- Cosa serve -
Scrivi il seguito dell'articolo sulle dimissioni di Costa, partendo subito dopo la sua ultima frase.

- Estratto scelto -

== == ==

Dimissioni di Costa segnale di sfilacciamento della maggioranza

Le dimissioni del ministro degli Affari regionali Enrico Costa erano nell’aria da qualche giorno e sono frutto di un chiarimento politico interno al partito centrista di Angelino Alfano, Ap, diviso tra chi come Costa guarda a Forza Italia per ricostruire un centrodestra dall’ispirazione liberale e chi come lo stesso Alfano mira invece a consolidare un’area di centro autonoma dal Pd e da Fi, puntando anche sull’attuale legge elettorale di stampo proporzionale che almeno alla Camera non permette le coalizioni.

Il premier Paolo Gentiloni ne ha preso atto prendendo lui stesso l'interim di Costa ed evitando così pericolose sostituzioni in una situazione politica sempre più sfilacciata man mano che si avvicina la fine della legislatura. Gentiloni stesso aveva sollecitato un chiarimento interno durante il suo faccia a faccia di martedì con il suo ministro degli Esteri Alfano. E il chiarimento è puntualmente arrivato.

Conseguenze immediate sul governo non ce ne sono, come si precisa da Palazzo Chigi. Ma certo le dimissioni di Costa sono lì a segnalare il problema della tenuta del gruppo centrista in Senato, già resosi evidente con la decisione del governo e del Pd di far slittare a dopo l’estate (forse) l’approvazione definitiva della legge sulla cittadinanza (ius soli) osteggiata dagli alfaniani.

Con il gruppo di Ap attratto dalle sirene berlusconiane e con gli scissionisti bersaniani di Mdp sull'uscio – Pier Luigi Bersani e Roberto Speranza hanno ripetutamente avvertito che il loro partito non voterà la legge di bilancio se non ci sarà una decisa inversione di rotta rispetto alle “politiche renziane” considerate di destra – è lecito chiedersi se in questo scorcio di legislatura sarà possibile approvare qualche provvedimento incisivo, a cominciare appunto alla legge di bilancio, o ci limiterà a navigare a vista in attesa delle elezioni.

== == ==

- Record grezzi -
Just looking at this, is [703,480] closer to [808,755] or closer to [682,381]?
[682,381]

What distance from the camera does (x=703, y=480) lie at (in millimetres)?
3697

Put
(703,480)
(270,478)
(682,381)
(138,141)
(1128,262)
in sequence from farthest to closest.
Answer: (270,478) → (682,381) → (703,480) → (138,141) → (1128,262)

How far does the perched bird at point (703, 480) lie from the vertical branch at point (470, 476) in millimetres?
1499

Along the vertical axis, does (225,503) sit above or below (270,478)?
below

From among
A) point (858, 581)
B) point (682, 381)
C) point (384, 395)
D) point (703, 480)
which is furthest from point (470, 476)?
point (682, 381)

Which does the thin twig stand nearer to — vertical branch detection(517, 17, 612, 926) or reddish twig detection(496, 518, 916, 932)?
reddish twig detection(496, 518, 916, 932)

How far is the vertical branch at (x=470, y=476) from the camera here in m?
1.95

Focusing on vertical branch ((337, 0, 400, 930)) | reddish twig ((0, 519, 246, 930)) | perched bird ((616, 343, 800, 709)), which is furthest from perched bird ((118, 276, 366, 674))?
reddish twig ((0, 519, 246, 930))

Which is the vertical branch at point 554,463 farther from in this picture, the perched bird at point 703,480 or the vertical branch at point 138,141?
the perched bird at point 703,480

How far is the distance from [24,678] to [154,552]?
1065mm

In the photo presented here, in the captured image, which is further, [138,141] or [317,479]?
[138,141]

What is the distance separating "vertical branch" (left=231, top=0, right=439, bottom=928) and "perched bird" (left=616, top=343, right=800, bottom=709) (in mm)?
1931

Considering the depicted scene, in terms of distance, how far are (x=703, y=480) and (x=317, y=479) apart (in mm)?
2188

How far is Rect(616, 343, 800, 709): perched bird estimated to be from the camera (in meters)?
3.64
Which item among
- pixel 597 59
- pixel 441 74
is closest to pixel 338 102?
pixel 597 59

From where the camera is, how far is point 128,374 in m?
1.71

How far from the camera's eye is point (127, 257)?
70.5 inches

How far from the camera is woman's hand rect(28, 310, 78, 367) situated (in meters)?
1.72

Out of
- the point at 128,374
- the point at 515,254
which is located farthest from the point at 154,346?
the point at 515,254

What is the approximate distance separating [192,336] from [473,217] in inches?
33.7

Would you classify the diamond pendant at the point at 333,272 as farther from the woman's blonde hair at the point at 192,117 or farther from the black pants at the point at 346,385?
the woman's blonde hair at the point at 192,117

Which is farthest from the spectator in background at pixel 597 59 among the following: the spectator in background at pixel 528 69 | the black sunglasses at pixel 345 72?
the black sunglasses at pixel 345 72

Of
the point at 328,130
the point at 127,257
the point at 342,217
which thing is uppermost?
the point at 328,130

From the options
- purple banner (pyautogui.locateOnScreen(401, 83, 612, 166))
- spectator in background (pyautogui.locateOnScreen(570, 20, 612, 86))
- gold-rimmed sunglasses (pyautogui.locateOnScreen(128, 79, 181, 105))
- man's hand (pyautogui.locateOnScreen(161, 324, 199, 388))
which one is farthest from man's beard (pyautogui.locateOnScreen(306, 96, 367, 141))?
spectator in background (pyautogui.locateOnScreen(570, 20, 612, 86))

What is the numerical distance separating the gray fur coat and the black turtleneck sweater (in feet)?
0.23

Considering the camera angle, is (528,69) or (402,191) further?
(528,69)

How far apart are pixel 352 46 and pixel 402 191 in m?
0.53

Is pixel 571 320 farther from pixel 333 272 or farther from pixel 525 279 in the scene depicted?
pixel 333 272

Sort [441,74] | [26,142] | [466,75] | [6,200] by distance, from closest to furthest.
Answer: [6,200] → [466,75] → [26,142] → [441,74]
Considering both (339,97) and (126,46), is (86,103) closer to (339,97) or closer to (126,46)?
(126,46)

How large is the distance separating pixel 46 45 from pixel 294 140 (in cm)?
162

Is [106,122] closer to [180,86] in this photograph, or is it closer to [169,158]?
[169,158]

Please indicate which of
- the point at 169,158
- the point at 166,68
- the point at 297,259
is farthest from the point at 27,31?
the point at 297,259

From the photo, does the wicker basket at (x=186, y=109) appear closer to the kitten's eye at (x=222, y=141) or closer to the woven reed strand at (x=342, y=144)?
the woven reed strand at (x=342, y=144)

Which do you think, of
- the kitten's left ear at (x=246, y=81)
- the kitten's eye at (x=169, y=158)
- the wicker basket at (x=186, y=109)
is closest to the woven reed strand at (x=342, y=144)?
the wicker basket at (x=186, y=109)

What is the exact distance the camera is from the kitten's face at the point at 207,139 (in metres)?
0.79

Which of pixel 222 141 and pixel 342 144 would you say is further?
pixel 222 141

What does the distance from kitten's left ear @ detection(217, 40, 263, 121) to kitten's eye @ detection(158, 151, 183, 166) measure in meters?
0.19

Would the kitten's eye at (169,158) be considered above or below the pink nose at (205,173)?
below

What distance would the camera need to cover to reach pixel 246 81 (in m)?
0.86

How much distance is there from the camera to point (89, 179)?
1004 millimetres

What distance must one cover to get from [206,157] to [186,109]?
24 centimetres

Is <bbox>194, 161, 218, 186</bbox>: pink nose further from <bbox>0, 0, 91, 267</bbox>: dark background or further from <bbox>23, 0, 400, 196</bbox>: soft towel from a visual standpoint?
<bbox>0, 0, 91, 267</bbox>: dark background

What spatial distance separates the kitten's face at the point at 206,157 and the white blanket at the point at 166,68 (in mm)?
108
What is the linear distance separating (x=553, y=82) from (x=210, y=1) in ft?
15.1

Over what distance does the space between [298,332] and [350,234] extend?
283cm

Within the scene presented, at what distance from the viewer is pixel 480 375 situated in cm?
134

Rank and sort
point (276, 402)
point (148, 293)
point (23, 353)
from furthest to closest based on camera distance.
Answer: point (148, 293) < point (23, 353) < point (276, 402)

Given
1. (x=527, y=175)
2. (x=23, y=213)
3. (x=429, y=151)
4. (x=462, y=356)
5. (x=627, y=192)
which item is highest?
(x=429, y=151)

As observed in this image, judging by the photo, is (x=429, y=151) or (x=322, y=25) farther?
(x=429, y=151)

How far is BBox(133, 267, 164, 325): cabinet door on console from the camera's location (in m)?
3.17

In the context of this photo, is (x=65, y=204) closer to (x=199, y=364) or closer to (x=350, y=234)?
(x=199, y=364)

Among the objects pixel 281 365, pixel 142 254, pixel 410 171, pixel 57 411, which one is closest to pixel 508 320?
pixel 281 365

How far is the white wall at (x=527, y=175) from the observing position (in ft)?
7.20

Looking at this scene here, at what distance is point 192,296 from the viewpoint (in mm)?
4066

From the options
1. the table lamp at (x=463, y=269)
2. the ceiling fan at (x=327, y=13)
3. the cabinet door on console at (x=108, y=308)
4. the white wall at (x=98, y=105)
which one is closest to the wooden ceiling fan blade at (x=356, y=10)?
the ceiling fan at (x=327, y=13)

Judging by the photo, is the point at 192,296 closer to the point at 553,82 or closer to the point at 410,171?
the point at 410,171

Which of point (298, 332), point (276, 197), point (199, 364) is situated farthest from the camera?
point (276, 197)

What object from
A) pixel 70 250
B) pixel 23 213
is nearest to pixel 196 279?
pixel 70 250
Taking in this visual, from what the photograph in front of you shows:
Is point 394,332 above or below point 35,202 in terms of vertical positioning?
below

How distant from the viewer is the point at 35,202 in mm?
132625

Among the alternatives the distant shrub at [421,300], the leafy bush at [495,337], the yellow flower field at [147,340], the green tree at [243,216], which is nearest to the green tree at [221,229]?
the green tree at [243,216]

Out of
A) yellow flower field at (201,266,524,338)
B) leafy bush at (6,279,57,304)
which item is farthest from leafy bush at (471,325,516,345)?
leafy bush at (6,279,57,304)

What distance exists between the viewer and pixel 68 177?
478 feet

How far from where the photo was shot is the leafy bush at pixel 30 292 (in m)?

== == ==

- Risposta -
Non è un mistero che proprio per questi motivi Matteo Renzi avrebbe preferito andare alle elezioni anticipate, possibilmente a fine settembre assieme alla Germania in modo da marcare in senso europeista la campagna elettorale. Campagna elettorale che a questo punto sarà piuttosto lunga («durerà sei-sette mesi», ha detto qualche giorno fa lo stesso Renzi) .

In queste condizioni approvare una legge di bilancio utile al Paese resistendo alle mille richieste dei gruppi politici, che vorranno spendere le misure in campagna elettorale, sarà compito arduo. Già si parla di una manovra basic, con poche norme, sulla quale veglierà un preoccupato Capo dello Stato. Manovra basic che comunque dovrà trovare i numeri per l’approvazione in Senato, con tutto quello che ne conseguirà in termini di propaganda elettorale per il partito di Renzi e Gentiloni se alla fine i voti di Fi dovessero risultare decisivi per evitare l’esercizio provvisorio.